-- Exercise inputs follows --
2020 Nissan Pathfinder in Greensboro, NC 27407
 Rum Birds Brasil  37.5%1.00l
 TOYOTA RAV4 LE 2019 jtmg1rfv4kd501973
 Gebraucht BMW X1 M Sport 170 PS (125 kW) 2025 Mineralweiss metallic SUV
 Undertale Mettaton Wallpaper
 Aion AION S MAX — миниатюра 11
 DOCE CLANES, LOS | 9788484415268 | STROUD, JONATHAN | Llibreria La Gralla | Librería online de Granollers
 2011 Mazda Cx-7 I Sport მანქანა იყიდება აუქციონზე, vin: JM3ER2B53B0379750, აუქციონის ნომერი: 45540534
-- Exercise inputs concluded --
-- Exercise inputs follows --
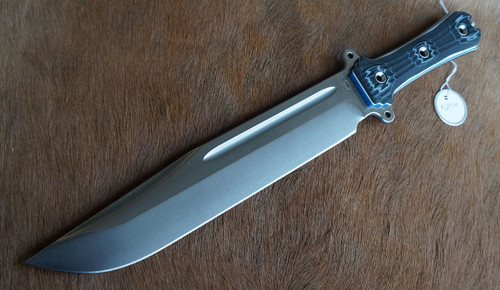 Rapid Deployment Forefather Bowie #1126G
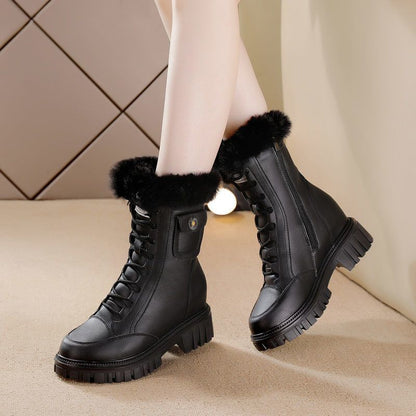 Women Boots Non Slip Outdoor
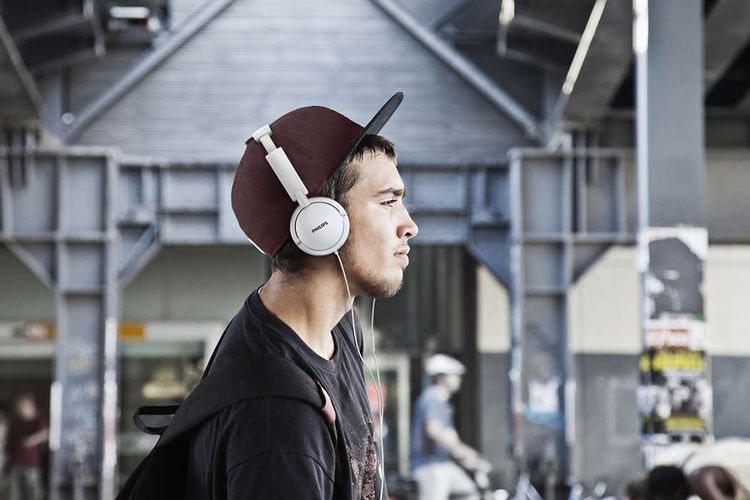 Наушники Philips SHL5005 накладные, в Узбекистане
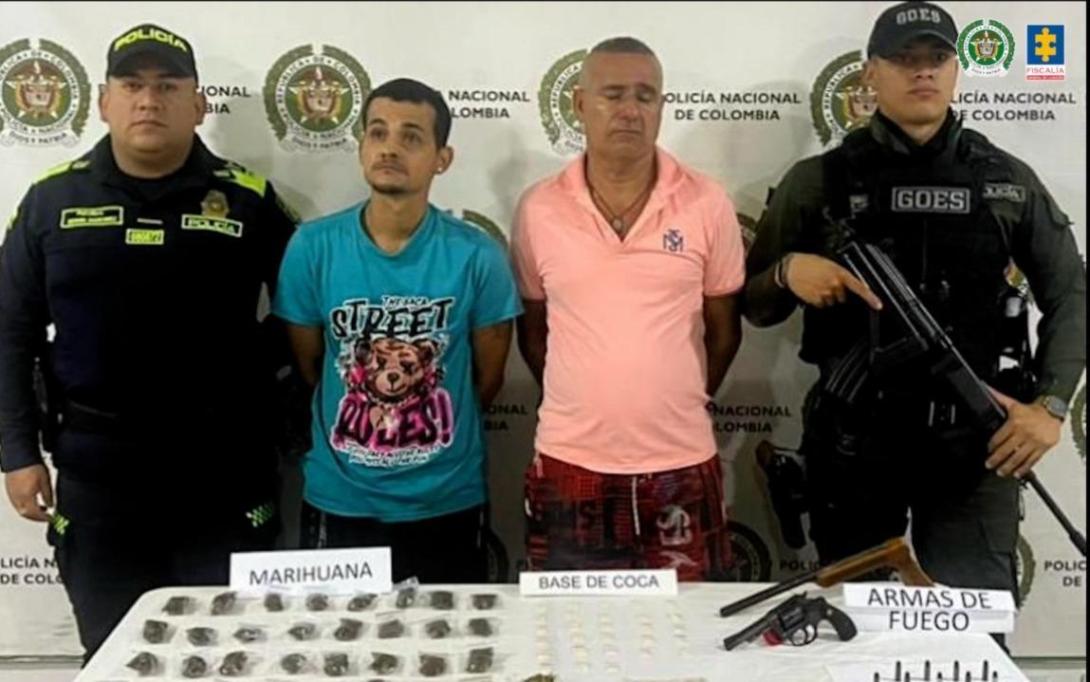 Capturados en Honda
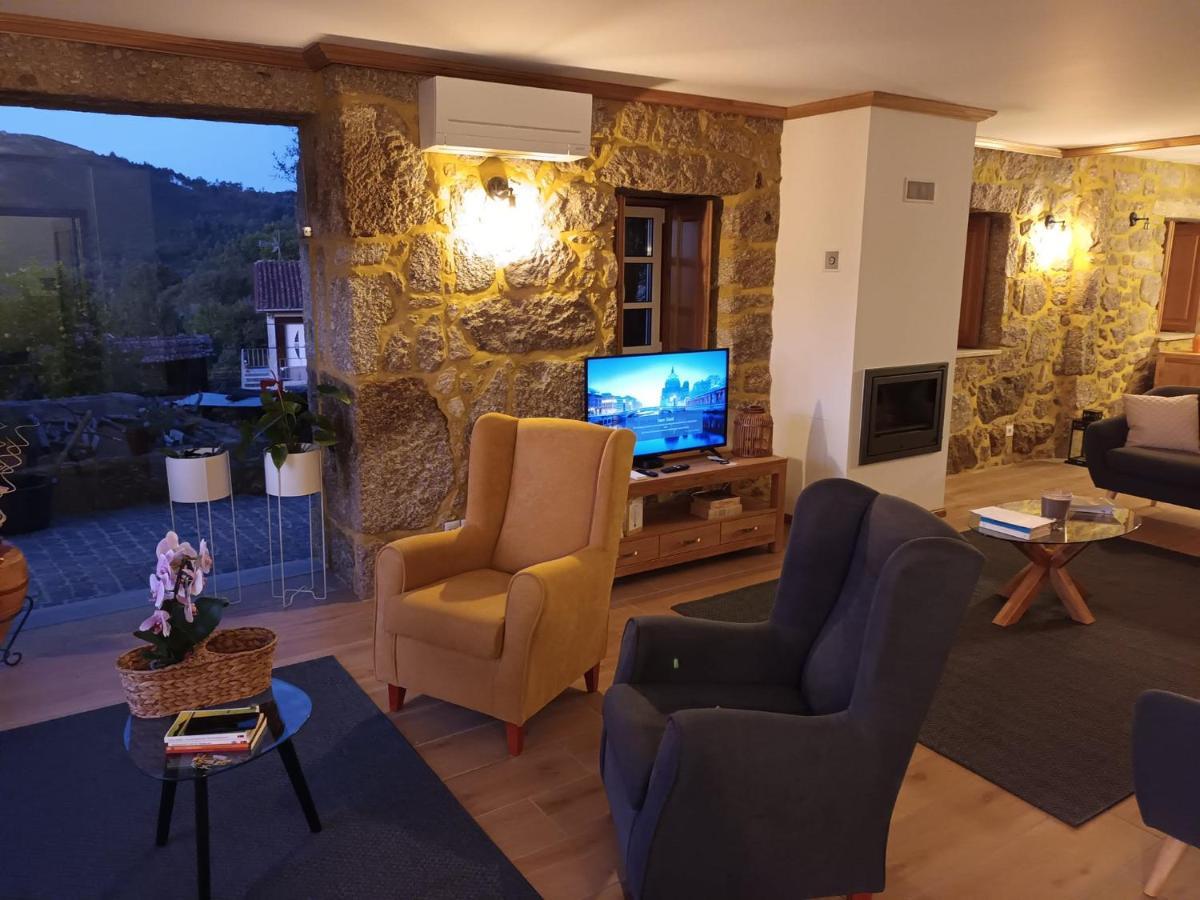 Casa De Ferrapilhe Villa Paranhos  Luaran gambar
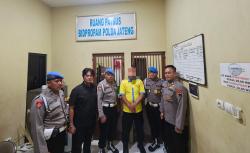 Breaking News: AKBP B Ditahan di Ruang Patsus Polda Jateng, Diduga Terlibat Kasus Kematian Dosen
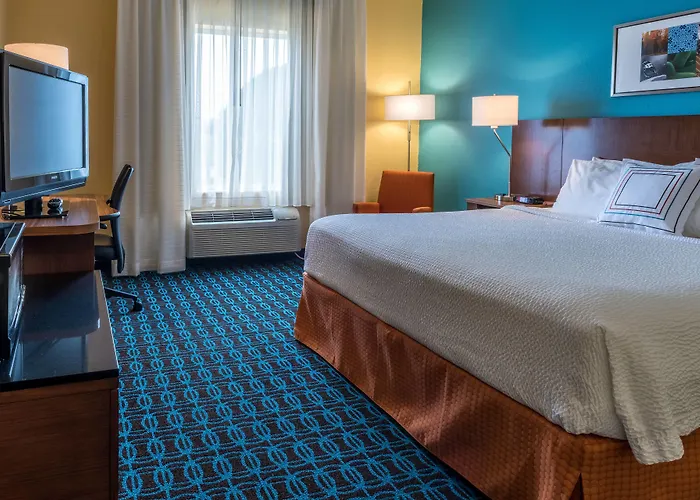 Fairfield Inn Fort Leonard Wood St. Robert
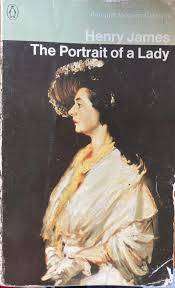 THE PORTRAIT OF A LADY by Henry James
-- Exercise inputs concluded --
- [Activity]
Wherever the word "Sport" turns up in the records, copy out the line it is on.

- [Output]
 Gebraucht BMW X1 M Sport 170 PS (125 kW) 2025 Mineralweiss metallic SUV
 2011 Mazda Cx-7 I Sport მანქანა იყიდება აუქციონზე, vin: JM3ER2B53B0379750, აუქციონის ნომერი: 45540534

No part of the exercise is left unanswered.